For weeks the media in the US has focused its attention on Washington DC and the federal government’s response to the COVID-19 coronavirus crisis. The daily press briefing with President Trump and members of his coronavirus Task Force has become “must watch” television for millions of Americans. But as natural as it might be to focus attention on actions of the federal government, in America’s system of federalism, where the national constitution reserves power to the states except where specifically granted to the federal government, the decisions to quarantine people or allow people to recreate and open their economies is up to the individual states. At present, some 20 states are in varying stages of allowing people to return to work and are beginning to open up their economies.
The states have handled the crisis very differently. Admittedly we find ourselves in an unprecedented situation, requiring state governors to balance the dictates of the constitution against concerns for protecting the public health. Some, like Florida’s Governor Ron DeSantis, have handled this balancing very well, explicitly allowing religious services to continue from the beginning. The free exercise of religion is a guaranteed constitutional right, not subject to the dictates of states or municipalities. Unfortunately, many governors including California Governor Gavin Newsom, have decreed that attending a religious service is not an “essential activity” and thus has banned Californians from leaving their homes to attend church services. The state is being sued over their position.

### Material provided
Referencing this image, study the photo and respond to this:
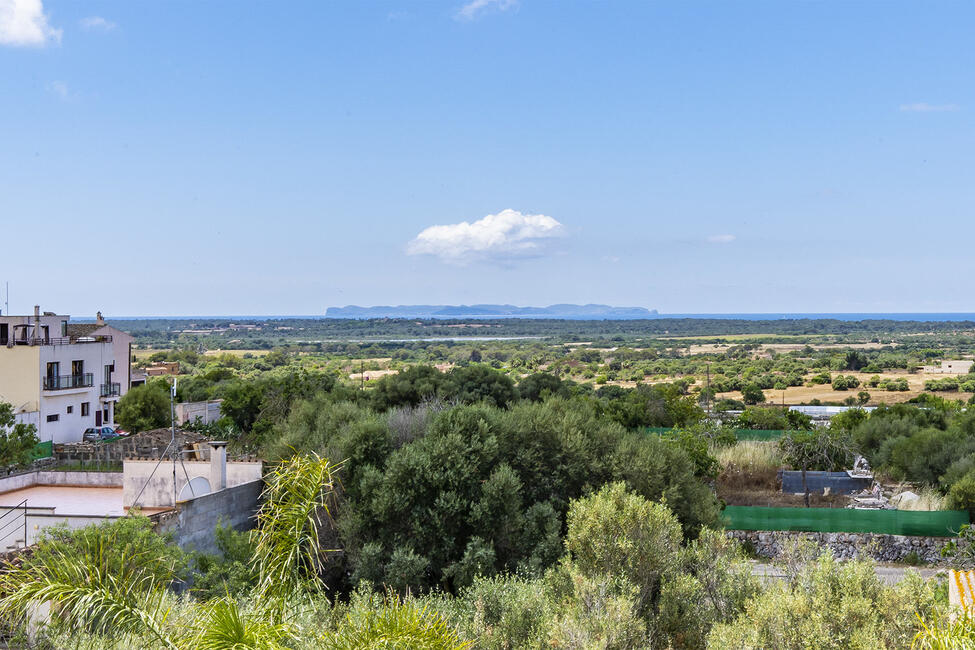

### Work item A
Edit the passage on state responses to COVID-19: begin at the words "For weeks the" and stop after "up their economies.", replacing "television" with "viewing".
### Work item B
In one to three sentences, explain why the passage on state responses to COVID-19 says decisions about quarantining people and reopening economies belong to the individual states.
### Work item C
Continue the passage on state responses to COVID-19 from its final sentence.
The material above comes from a separate source.

### Answer A
For weeks the media in the US has focused its attention on Washington DC and the federal government’s response to the COVID-19 coronavirus crisis. The daily press briefing with President Trump and members of his coronavirus Task Force has become “must watch” viewing for millions of Americans. But as natural as it might be to focus attention on actions of the federal government, in America’s system of federalism, where the national constitution reserves power to the states except where specifically granted to the federal government, the decisions to quarantine people or allow people to recreate and open their economies is up to the individual states. At present, some 20 states are in varying stages of allowing people to return to work and are beginning to open up their economies.

### Answer B
America's system of federalism reserves power to the states under the national constitution, except where that power is specifically granted to the federal government. Therefore, the decisions to quarantine people or allow them to recreate and open their economies are up to the individual states.

### Answer C
The International Organization for the Family (IOF) is concerned about how politicians are using the crisis to limit the rights of citizens, including imposing limitations on families to pray, celebrate, recreate and gather. Indeed, the actions of America’s governors provide an object lesson in the old maxim that power corrupts, and absolute power corrupts absolutely. We are witnessing a daily litany of examples of politicians exercising power in ways that defy rational explanation other than, “because we said so.”
Take Michigan Governor Gretchen Whitmer as an example. Countless Michigan families own seasonal vacation camps, cabins and cottages in rural parts of the state. Whitmer has banned travel by Michiganders to these vacation homes, but allows people from outside Michigan to travel freely to and from their seasonal vacation homes inside the state. Michigan is famous for its outdoor activities, including fishing. Yet Whitmer has prohibited use of motorized fishing boats, although she permits fishing from kayaks, canoes and sailboats. Holding a family gathering to celebrate a child’s birthday is prohibited, but abortion providers like Planned Parenthood are considered essential. Shoppers at stores like Walmart are prohibited from purchasing “non-essential” items even though they may shop for other items deemed “essential” at the same store. She’s shut down the landscaping industry and is prohibiting residents from purchasing plant seeds and seedlings to plant home gardens. But people can still purchase lottery tickets. To put a fine point on her authoritarian and autocratic decrees, those who violate her orders can be fined $1,000. The state encourages citizens to rat out their neighbors who violate her orders.
Perhaps the most troubling political decree issued as a result of the coronavirus crisis came this week out of the state of New York, where the political appointees on the state Board of Elections decreed that the Democratic Presidential Primary would be cancelled. They called it a “beauty contest” that cannot be allowed to occur because allowing people to exercise their constitutional right to vote might spread the virus. Apparently state politicians, not voters, will decide who will represent them in the national presidential election.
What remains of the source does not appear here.